At the same time, ‘/feed’ URLs provide an excellent opportunity for spammers to crawl your website and possibly send low-quality directory links or other malicious activities to your website. Ideally, you want to prevent feed URLs from being created by installing a plugin and setting up a robots.txt directive to stop crawlers from crawling ‘/feed’ URLs.

Paginated URLs

Pagination can be a real issue for SEO if implemented incorrectly. Most importantly, check what paginated pages are showing up in the ‘Crawled – currently not indexed’ report. For example, if it’s Author paginated pages, I wouldn’t generally worry about it too much unless it’s critical for your business to feature Author pages. You can always set a robots meta tag to noindex the page, followed by a directive within your robots.txt file if you want bots to stop crawling author pages. 

Above all, you want to ensure that your website’s pagination is accessible to web crawlers using standard <a href=””> HTML tags. And not overly reliant on Javascript rendering. And please, for the love of everything good in this world, avoid using infinite scrolling. Search Bots don’t like em’.

Out of stock products

You should check the availability of product pages on your website if you run an e-commerce shop. Occasionally, Google can decide to deindex unavailable products to keep SERPs as relevant as possible for users.

In this scenario, make sure the products are unavailable or out of stock. If not, try submitting an index request for your product page using your website’s GSC account. In addition, make sure the page is included in your shop’s product sitemap.

Document files

If you find a PDF, Excel, Word or Powerpoint file type URL in a status report, consider whether it should be indexed. That’s entirely up to you and your website’s objectives.

You can use the following query on Search (minus the quotation marks) to check if your website has any files indexed by Google:

“site:yourdomain.com filetype:pdf OR filetype:xls OR filetype:xlsx OR filetype:doc OR filetype:docx OR filetype:svg OR filetype:txt OR filetype:ppt OR filetype:pptx”

If any files appear, you must decide whether they should be indexed. Hopefully, it won’t be an internal board report or your company’s financials for the quarter. You should definitely be removing sensitive information as soon as possible.

URLs with query strings

Different implementations of your website can result in URLs that have query strings. Most commonly, these are internal search, faceted navigation, or pagination.

For instance, a clothing eCommerce site may allow users to filter products using a faceted menu. In other words, if I’m looking for a t-shirt, I can use a faceted menu to filter down the products on the page. By selecting red, medium, slim-fit, the following parameter may be added to the URL:

https://www.clothingshop.com/t-shirts?colour=red&size=medium&fit=slim-fit

It’s easy to imagine that the parameters can create millions of URL variations, depending on how many filters are in the faceted menu. From a technical SEO perspective, that’s not a good thing.

Therefore, it is crucial to identify which query string URLs appear in the ‘Crawled – currently not indexed’ report.

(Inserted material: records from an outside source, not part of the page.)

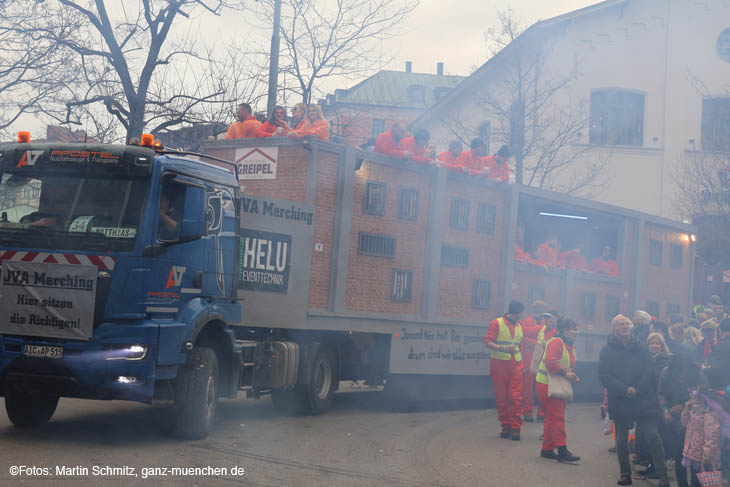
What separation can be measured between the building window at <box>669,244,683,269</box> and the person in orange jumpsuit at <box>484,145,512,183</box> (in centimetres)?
719

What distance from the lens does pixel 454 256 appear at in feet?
49.1

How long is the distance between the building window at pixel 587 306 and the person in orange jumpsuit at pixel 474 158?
418cm

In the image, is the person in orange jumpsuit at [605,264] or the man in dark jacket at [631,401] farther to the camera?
the person in orange jumpsuit at [605,264]

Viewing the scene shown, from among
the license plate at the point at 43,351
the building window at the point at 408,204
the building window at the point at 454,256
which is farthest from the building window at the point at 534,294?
the license plate at the point at 43,351

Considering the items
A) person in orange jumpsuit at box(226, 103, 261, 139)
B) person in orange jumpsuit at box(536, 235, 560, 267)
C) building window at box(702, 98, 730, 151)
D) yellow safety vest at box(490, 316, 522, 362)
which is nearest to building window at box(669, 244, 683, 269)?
person in orange jumpsuit at box(536, 235, 560, 267)

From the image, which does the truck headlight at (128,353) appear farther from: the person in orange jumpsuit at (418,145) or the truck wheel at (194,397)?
the person in orange jumpsuit at (418,145)

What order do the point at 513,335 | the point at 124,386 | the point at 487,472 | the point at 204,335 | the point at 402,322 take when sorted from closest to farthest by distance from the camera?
the point at 124,386 < the point at 487,472 < the point at 204,335 < the point at 513,335 < the point at 402,322

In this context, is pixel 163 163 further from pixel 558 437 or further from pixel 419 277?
pixel 419 277

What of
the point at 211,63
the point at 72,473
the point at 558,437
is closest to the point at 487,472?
the point at 558,437

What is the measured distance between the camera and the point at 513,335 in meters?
12.1

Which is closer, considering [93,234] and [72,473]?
[72,473]

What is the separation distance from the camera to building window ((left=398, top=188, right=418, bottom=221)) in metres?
13.8

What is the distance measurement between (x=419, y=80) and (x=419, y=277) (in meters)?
73.4

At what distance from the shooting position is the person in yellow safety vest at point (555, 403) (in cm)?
1021
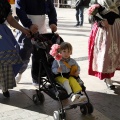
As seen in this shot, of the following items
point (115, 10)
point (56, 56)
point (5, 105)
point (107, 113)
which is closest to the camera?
point (56, 56)

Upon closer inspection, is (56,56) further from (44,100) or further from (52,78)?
(44,100)

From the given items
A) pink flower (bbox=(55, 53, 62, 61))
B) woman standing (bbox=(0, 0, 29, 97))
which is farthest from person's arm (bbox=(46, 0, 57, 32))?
pink flower (bbox=(55, 53, 62, 61))

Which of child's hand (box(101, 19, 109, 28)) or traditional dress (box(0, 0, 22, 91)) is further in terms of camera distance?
child's hand (box(101, 19, 109, 28))

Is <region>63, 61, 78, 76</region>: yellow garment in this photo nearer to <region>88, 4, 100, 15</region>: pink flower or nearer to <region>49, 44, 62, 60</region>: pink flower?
<region>49, 44, 62, 60</region>: pink flower

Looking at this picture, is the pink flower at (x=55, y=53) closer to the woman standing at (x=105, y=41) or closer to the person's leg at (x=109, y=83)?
the woman standing at (x=105, y=41)

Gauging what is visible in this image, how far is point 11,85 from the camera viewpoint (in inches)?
150

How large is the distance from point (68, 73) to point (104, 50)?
0.96 metres

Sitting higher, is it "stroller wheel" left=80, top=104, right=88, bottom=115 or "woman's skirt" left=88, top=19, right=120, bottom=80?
"woman's skirt" left=88, top=19, right=120, bottom=80

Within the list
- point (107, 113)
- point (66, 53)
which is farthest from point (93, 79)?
point (66, 53)

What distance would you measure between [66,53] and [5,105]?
1145mm

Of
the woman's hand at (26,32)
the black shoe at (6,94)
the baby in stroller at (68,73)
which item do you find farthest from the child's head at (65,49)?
the black shoe at (6,94)

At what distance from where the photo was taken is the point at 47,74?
329cm

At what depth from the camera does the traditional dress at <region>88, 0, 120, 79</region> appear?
3.90m

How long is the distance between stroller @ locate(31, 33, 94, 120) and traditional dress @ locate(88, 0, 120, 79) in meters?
0.79
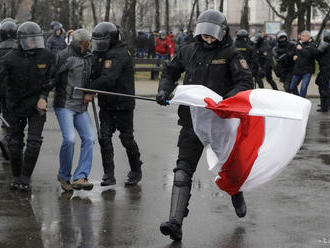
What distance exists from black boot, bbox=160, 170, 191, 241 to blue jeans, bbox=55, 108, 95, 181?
1973 millimetres

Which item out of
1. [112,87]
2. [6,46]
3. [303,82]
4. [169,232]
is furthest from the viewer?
[303,82]

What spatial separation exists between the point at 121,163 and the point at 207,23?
152 inches

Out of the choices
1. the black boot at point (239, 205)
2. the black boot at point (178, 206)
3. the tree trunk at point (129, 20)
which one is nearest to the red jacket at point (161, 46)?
the tree trunk at point (129, 20)

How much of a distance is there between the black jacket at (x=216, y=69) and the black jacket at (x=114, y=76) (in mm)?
1639

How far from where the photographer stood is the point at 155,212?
771 centimetres

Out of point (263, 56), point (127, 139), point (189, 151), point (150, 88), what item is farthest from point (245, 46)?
point (189, 151)

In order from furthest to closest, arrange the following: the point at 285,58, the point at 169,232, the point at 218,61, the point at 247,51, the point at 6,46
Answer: the point at 247,51 < the point at 285,58 < the point at 6,46 < the point at 218,61 < the point at 169,232

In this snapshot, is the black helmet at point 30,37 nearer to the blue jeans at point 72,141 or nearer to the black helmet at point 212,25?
the blue jeans at point 72,141

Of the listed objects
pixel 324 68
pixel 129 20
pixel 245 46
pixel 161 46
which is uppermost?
pixel 245 46

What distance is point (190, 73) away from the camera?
7094mm

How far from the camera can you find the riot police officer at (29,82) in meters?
8.44

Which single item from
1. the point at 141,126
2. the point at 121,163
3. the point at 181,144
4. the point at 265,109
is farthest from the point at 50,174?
the point at 141,126

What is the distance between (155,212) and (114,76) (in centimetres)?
167

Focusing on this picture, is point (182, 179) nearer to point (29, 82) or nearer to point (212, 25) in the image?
point (212, 25)
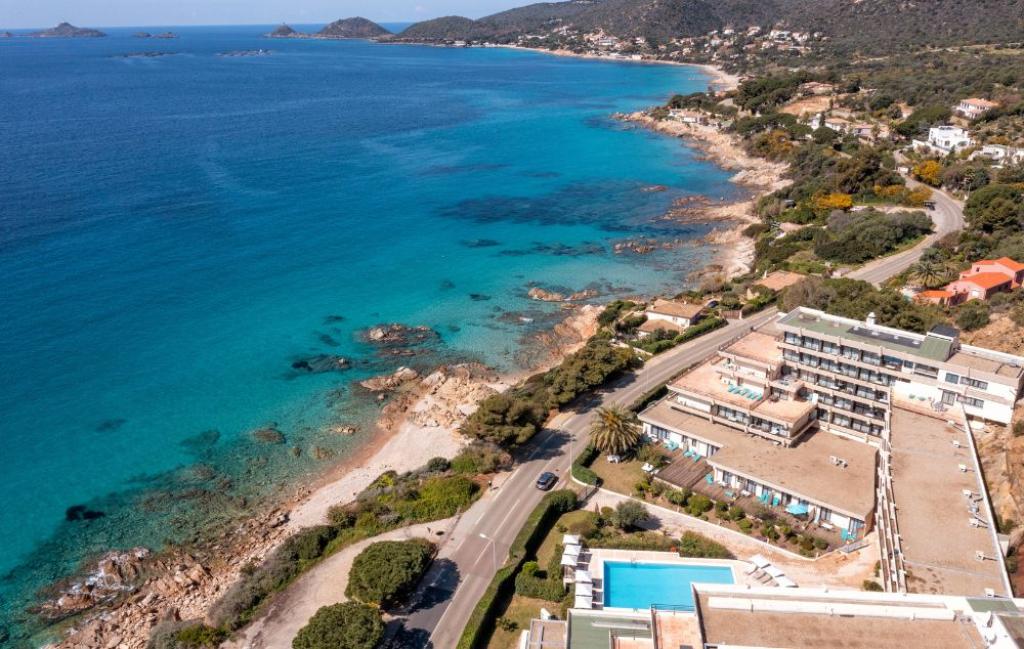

In general, it is wise to have a plan of action for dealing with query string URLs rather than allow Google to decide for you. After all, if Google decides to index query string parameters for your website, it will negatively impact your crawl budget and cause a substantial bloating issue.

Summary

In the article, you learned that it is essential to determine if your website pages are being crawled by Google but are not indexed.

As soon as you find the status error in your GSC Index Coverage section, it is crucial that you identify what pages are affected and whether they need to be re-indexed. Follow the steps outlined above to identify the root of the problem and resolve it.

Furthermore, this issue highlights the importance of technical SEO. By building a website on a solid foundation, you can maximise the traffic you receive from search engines.